An AMA committee is recommending that the next edition of the American Psychiatric Association's Diagnostic and Statistical Manual of Mental Disorders include the newly discovered syndrome "Internet/video game addiction." After studying the matter for a year, reports MarketWatch, the panel has concluded that "excessive video game playing leads to what it describes as 'social dysfunction/disruption.'" It took a year to discover that excessive video game playing causes problems? Isn't that what makes it excessive?

Since the APA seems bent on cataloging every negative aspect of human behavior as a "mental disorder," why not toss too much Grand Theft Auto into the mix? Seriously. Addiction to video games is every bit as real as addiction to heroin, cigarettes, gambling, fast food, sex, shopping, or anything else that provides pleasure or relieves stress. The world is full of temptations and diversions that can become the focus of a hard-to-break habit leading to "social dysfunction/disruption" (but that usually don't).
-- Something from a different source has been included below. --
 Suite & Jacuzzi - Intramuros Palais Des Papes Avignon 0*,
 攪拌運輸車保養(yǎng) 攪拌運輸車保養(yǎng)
Leaving aside the question of whether these habits should be viewed as medical problems, the underlying psychological dynamics are similar, regardless of the activity.

The proliferation of officially recognized addictions shows that the essence of the problem is not the irresistible power of any particular object of desire. What matters is an individual's relationship with that object, which in turn depends on his personality, values, tastes, preferences, and circumstances. This is one reason why attempts to prevent addiction by banning the things to which people become addicted are fundamentally misguided.